You are viewing a plain text version of this content. The canonical link for it is here.
Posted to issues@flink.apache.org by "Kai Chen (Jira)" <ji...@apache.org> on 2020/08/05 03:55:00 UTC
[jira] [Updated] (FLINK-18811) if a disk is damaged, taskmanager
should choose another disk for temp dir , rather than throw an IOException,
which causes flink job restart over and over again
[ https://issues.apache.org/jira/browse/FLINK-18811?page=com.atlassian.jira.plugin.system.issuetabpanels:all-tabpanel ]

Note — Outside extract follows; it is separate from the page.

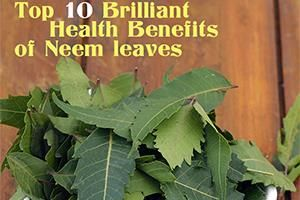 top health benefits of neem leaves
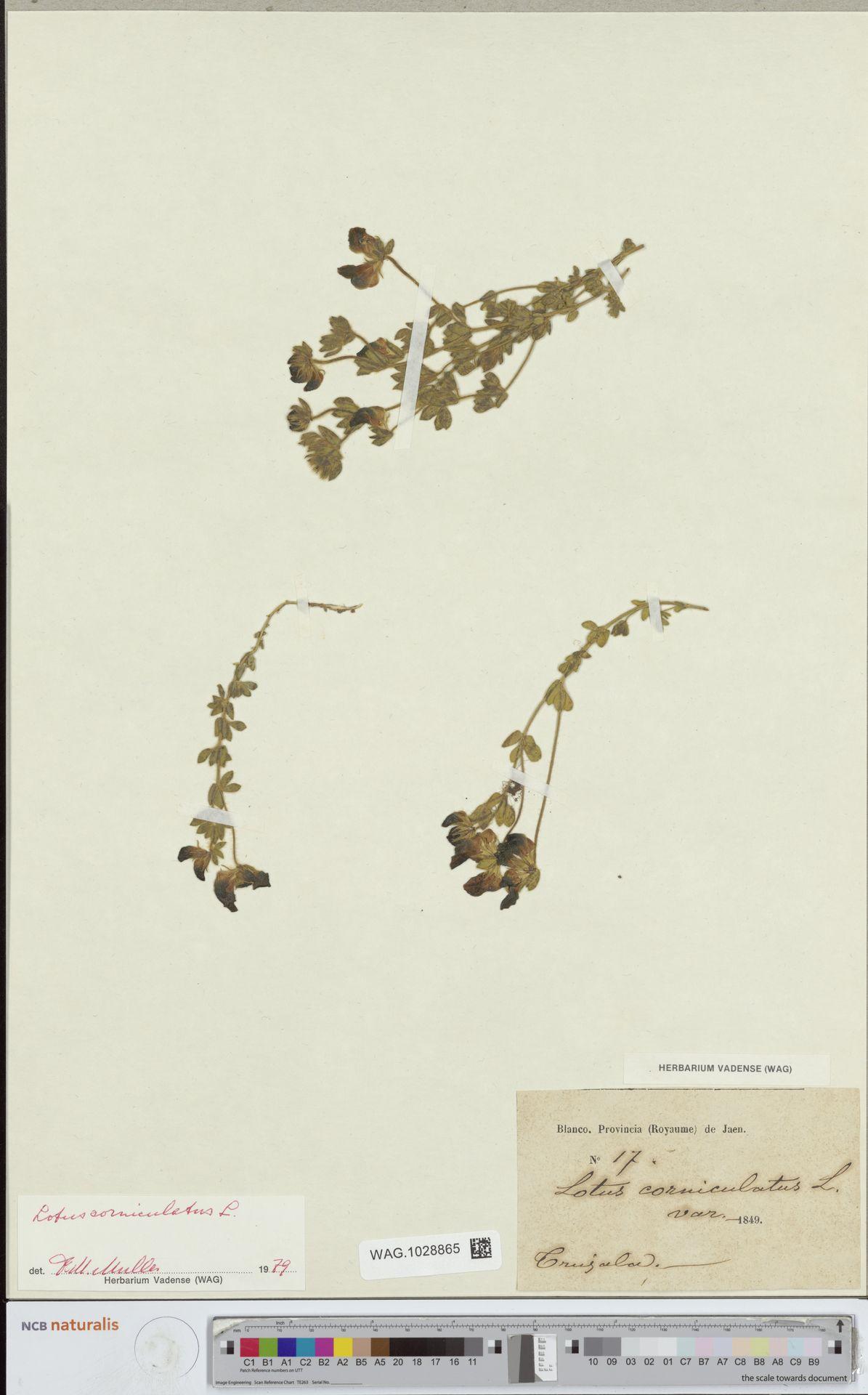 WAG.1028865 | Lotus corniculatus L.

Kai Chen updated FLINK-18811:
-----------------------------
Component/s: (was: Table SQL / Runtime)
Runtime / Network
> if a disk is damaged, taskmanager should choose another disk for temp dir , rather than throw an IOException, which causes flink job restart over and over again
> ----------------------------------------------------------------------------------------------------------------------------------------------------------------
>
> Key: FLINK-18811
> URL: https://issues.apache.org/jira/browse/FLINK-18811
> Project: Flink
> Issue Type: Improvement
> Components: Runtime / Network
> Environment: flink-1.10
> Reporter: Kai Chen
> Priority: Major
> Attachments: flink_disk_error.png
>
>
> I met this Exception when a disk was damaged:
> !flink_disk_error.png!
> I think, if a disk is damaged, taskmanager should choose another disk for temp dir , rather than throw an IOException, which causes flink job restart over and over again.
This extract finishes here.